Fungal meningitis due to injections of contaminated methylprednisolone acetate can present with vascular sequelae in immunocompetent individuals. This is particularly germane to neurologists because better recognition of the clinical characteristics of patients with fungal meningitis and ischemic stroke will provide more timely and efficient care.

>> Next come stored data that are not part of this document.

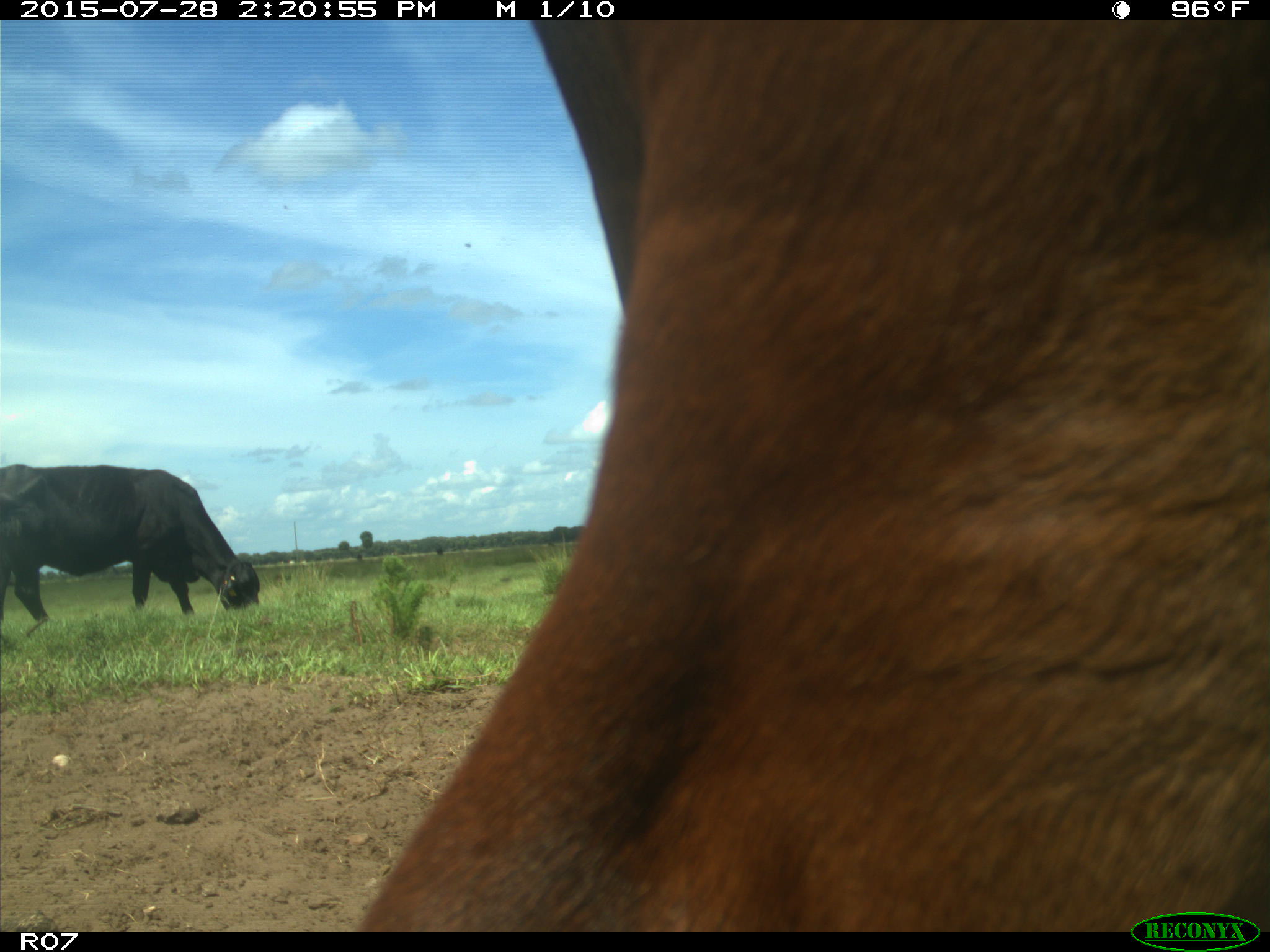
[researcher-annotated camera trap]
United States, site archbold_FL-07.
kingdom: Animalia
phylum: Chordata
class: Mammalia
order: Artiodactyla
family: Bovidae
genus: Bos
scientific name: Bos taurus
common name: domestic cow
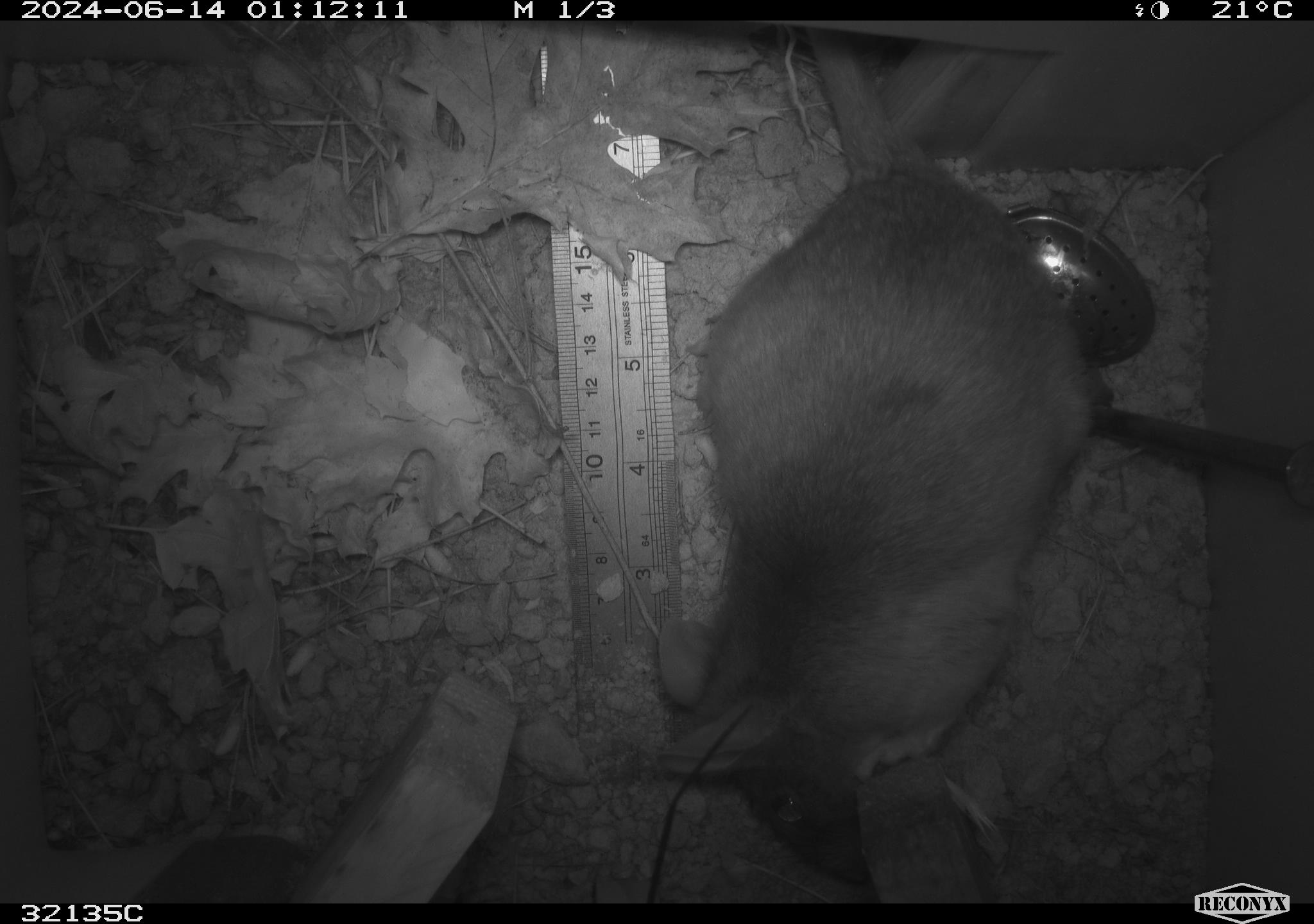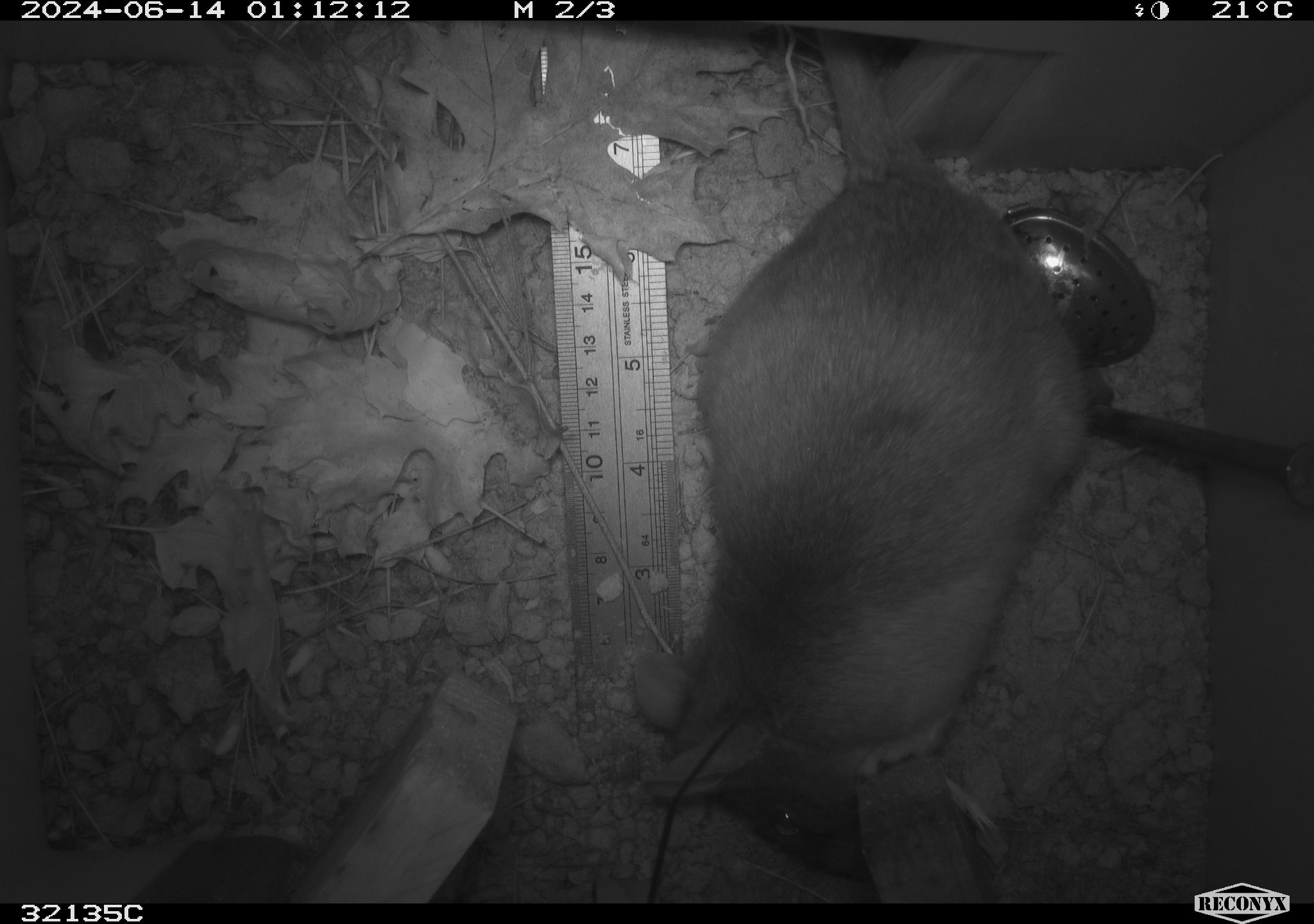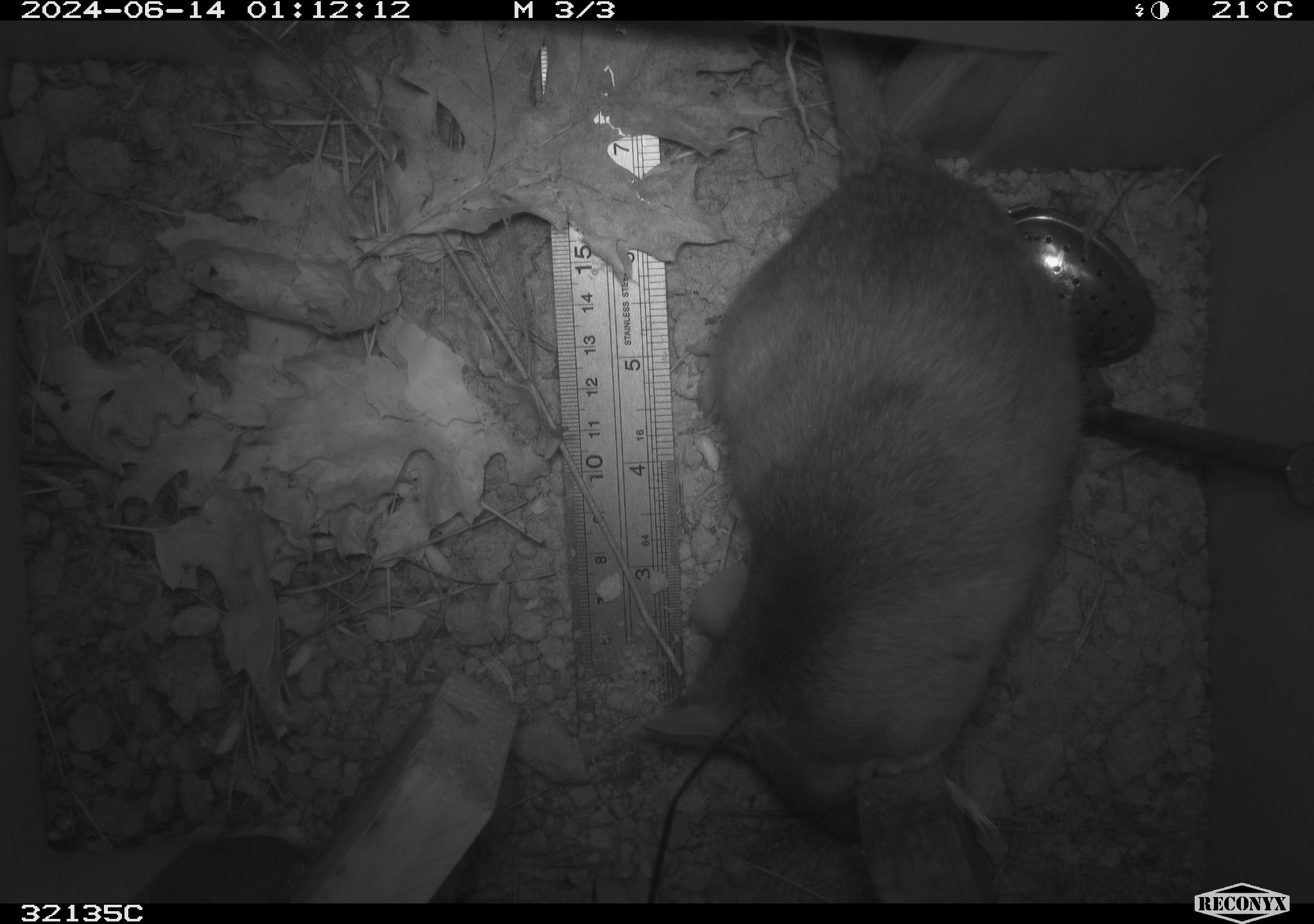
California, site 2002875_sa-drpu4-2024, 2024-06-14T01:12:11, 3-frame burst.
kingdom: Animalia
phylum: Chordata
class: Mammalia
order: Rodentia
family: Cricetidae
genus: Neotoma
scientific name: Neotoma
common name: pack rat or woodrat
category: neotoma species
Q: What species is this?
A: Neotoma species (pack rat or woodrat) (Neotoma).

In a case series, 3 patients presented to Vanderbilt University Medical Center in Nashville, Tennessee, with acute ischemic stroke and later received a diagnosis of fungal meningitis attributed to epidural injections of contaminated methylprednisolone. Of these 3 patients, 2 were women, and the mean age for all 3 was 75.3 years. Their medical records and imaging scans were reviewed. All 3 patients presented with acute ischemic strokes and had a history of epidural spinal injections of methylprednisolone for low back pain. All 3 patients had 1 or more traditional risk factors for stroke. There were differing vascular patterns of presentation: 2 patients presented with small-vessel (lacunar) infarctions, whereas 1 patient presented with a large-vessel infarct. Of these 3 patients, 2 died and underwent an autopsy, which revealed Exserohilum rostratum as the presumed cause of death. For 2 cases, fever and meningeal signs were absent at presentation.
Conclusions and Relevance
Patients with fungal meningitis may present with ischemic stroke detected on initial imaging scans. A definitive diagnosis should not delay early antifungal treatment.
The recent identification of injections of contaminated methylprednisolone acetate has highlighted the diverse clinical presentations of fungal meningitis. When an injection of contaminated methylprednisolone is the cause of fungal meningitis, there is often a prolonged incubation period lasting 1 to 4 weeks between the last spinal injection and the clinical presentation; however, even longer incubation times have been reported.1- 3 A recent series of the Tennessee cases revealed that approximately one-eighth of patients have presented with strokes.3 These cases show that the organism was primarily Exserohilum rostratum; in 1 case, it was Aspergillus fumigatus. Increased risk of infection is due to specific contaminated lots, older vials, higher corticosteroid doses, multiple procedures, and a translaminar approach.3 The objective of this series is to describe a cohort of patients who present with ischemic infarction in differing vascular distributions. These cases emphasize an unusual diagnostic dilemma, in which an ischemic infarct is initially attributable to a known stroke risk factor, such as atrial fibrillation or the presence of antiphospholipid protein antibodies, yet the patients were later found to have a fungal infection accounting for the presentation.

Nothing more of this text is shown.